At some point, there will be no more need for historical comparisons regarding Gophers football – at least not those dating back to 2003.
When we say, “The last time the Gophers …” or “In this situation, Minnesota” … the new frame of reference, in the not-too-distant future, might be 2019.
But for now, there is only so much meaningful history. Almost every success or failure a Gophers team has ends up getting compared inevitably to 2003 or some point a half-century (or more) ago.
So when the Gophers raced to an 8-0 start and were staring at a showdown against Penn State, a lot of talk in the lead-up went back to 16 years ago, when Minnesota started 6-0 and led Michigan 28-7 before collapsing in a 38-35 home loss.
Minnesota more than survived that test this season, securing a program-defining 31-26 win over the Nittany Lions. But now that the Gophers have suffered their first defeat this season – 23-19 at Iowa on Saturday, a loss that was more frustrating than alarming – there is another cautionary tale to remember from 2003: learning how to move on quickly from disappointment.
After that loss to Michigan, the Gophers still sat at 6-1 (2-1 in the Big Ten) and had a favorable schedule the rest of the way. Their next game was at home against Michigan State – a good but not great team that season, and one that lost four of its final five games – and the Gophers were six-point favorites.
But the emotional hangover from the loss to the Wolverines was real.
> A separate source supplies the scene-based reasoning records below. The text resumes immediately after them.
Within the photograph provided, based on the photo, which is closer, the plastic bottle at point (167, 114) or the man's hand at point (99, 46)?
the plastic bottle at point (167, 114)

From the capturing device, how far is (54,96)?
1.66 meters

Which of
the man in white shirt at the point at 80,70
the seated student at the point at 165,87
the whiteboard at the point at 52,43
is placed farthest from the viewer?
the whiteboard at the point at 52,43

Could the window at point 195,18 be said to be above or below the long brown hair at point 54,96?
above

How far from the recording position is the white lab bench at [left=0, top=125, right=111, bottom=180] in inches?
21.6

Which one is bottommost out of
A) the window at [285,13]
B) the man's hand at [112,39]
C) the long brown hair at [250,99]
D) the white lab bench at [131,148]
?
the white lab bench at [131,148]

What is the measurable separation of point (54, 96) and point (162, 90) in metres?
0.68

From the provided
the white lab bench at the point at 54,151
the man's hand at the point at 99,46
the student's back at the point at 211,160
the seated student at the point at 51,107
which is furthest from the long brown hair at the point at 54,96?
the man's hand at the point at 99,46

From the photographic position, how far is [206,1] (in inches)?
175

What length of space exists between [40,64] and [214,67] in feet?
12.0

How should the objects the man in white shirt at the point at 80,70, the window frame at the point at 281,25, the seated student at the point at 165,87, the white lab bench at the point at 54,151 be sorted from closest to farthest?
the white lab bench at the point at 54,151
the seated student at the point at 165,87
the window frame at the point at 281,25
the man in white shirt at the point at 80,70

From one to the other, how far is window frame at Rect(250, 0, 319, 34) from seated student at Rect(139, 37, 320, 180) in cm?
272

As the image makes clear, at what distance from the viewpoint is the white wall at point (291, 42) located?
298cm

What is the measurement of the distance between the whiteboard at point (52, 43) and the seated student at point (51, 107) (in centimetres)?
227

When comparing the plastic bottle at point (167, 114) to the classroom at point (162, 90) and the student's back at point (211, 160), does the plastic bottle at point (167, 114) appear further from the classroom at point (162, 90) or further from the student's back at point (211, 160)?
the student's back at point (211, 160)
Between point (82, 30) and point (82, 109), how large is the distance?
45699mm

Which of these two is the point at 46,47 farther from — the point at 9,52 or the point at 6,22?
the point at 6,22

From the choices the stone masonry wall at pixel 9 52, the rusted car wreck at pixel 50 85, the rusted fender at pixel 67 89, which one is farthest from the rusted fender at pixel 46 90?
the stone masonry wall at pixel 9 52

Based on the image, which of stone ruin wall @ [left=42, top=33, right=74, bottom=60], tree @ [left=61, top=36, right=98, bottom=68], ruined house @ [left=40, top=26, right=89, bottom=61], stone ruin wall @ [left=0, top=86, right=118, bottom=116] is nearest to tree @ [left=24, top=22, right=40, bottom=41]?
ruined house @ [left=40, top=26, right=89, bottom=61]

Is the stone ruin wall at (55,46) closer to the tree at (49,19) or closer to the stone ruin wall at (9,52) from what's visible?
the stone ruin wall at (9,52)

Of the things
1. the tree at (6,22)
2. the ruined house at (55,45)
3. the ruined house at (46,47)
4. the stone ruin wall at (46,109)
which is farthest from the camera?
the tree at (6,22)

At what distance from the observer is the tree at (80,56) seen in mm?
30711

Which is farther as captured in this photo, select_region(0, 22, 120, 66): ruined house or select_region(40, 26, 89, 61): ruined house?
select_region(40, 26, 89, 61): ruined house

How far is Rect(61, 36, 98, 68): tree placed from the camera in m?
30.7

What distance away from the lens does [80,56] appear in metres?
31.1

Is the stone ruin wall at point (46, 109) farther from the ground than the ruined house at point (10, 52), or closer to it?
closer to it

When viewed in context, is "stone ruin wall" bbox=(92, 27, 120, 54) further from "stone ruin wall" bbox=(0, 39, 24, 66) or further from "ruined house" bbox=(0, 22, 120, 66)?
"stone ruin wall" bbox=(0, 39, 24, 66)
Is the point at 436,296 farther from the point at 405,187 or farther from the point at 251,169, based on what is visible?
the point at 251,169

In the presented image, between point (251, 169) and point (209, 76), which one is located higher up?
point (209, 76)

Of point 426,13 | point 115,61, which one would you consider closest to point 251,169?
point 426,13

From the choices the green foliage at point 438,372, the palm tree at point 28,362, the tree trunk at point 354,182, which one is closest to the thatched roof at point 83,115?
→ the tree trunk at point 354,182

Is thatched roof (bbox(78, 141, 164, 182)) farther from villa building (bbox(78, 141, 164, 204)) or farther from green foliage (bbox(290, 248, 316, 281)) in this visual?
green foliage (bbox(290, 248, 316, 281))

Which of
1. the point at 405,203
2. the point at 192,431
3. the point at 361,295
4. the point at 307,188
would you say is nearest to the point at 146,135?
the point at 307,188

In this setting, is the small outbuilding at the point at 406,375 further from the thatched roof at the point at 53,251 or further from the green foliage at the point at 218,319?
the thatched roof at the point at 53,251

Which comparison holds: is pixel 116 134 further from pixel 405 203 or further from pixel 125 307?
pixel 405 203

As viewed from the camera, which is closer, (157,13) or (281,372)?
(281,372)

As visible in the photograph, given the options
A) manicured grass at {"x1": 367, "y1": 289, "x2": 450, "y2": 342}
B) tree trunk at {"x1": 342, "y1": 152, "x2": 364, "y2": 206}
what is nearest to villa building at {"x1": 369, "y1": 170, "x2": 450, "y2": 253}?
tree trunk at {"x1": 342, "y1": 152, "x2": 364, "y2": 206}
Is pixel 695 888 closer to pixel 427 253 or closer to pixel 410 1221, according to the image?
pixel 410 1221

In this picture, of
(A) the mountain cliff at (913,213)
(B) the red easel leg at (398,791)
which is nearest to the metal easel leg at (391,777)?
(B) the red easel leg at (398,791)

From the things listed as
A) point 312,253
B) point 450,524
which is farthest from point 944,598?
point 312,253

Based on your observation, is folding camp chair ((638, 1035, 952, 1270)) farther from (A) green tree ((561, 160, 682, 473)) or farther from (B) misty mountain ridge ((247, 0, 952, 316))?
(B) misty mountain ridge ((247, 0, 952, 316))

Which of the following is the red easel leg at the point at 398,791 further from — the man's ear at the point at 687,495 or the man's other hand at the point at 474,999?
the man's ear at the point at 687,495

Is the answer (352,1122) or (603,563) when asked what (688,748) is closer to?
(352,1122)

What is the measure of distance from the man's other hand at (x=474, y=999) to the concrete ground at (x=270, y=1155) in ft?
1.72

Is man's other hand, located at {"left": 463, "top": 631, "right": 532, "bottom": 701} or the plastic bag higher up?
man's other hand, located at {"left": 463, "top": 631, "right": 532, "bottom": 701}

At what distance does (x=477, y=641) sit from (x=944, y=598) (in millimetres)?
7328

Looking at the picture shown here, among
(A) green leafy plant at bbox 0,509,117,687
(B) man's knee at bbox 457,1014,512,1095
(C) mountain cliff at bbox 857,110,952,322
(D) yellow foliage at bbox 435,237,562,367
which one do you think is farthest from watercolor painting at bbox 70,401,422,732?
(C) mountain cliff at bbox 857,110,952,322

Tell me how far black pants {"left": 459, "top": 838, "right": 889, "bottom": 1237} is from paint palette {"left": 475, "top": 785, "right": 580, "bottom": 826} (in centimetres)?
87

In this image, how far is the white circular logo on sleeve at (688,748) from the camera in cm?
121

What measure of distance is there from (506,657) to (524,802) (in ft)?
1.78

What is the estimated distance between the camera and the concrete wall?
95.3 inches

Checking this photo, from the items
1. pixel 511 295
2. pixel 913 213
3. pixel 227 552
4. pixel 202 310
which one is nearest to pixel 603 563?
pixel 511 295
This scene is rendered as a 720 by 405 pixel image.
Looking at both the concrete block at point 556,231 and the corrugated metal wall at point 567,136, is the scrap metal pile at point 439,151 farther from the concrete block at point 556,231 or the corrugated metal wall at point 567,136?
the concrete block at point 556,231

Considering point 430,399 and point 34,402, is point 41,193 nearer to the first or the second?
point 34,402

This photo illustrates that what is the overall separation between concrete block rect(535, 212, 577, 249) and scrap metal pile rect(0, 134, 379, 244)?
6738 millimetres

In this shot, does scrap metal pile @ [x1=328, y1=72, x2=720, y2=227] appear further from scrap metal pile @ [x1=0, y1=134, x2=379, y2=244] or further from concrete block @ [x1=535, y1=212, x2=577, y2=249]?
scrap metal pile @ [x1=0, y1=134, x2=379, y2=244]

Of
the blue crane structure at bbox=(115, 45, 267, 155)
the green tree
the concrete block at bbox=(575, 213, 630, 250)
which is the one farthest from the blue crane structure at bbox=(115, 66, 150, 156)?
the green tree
Michigan State jumped to a 17-0 lead and led 44-24 in the fourth quarter before a couple of late touchdowns by the Gophers made the final score a more respectable-looking 44-38.
The Gophers did rally to win their next three Big Ten games (including a win over Wisconsin) before closing the conference year with a loss to Iowa. But that Michigan State game pretty much sealed their fate in the Big Ten race and ensured that a potentially great season was merely very good (10-3 and a bowl win counts for that description with this program).
Sixteen years later, the Gophers have a much different opponent ahead of them: Northwestern is 2-8 overall, including 0-7 in the Big Ten. The Gophers are 13.5-point favorites in the latest odds. But this is a Big Ten road game, and the potential for a hangover from Iowa still exists — particularly with Tanner Morgan’s status up in the air.
This doesn’t feel like the kind of Gophers team that will experience such a thing, but then again I thought Minnesota would play much more crisply than it did at Iowa. Whether that was the weight of expectations or just one of those days is up for debate, but Gophers linebacker Thomas Barber described it like this: “We just weren’t mentally prepared for the game.”
A team with realistic Rose Bowl aspirations – win Saturday and win against Wisconsin two weeks from now, and Pasadena becomes the most likely outcome – will need to make sure there are no mental missteps in Evanston.
Very good seasons are nice. But great ones are memorable.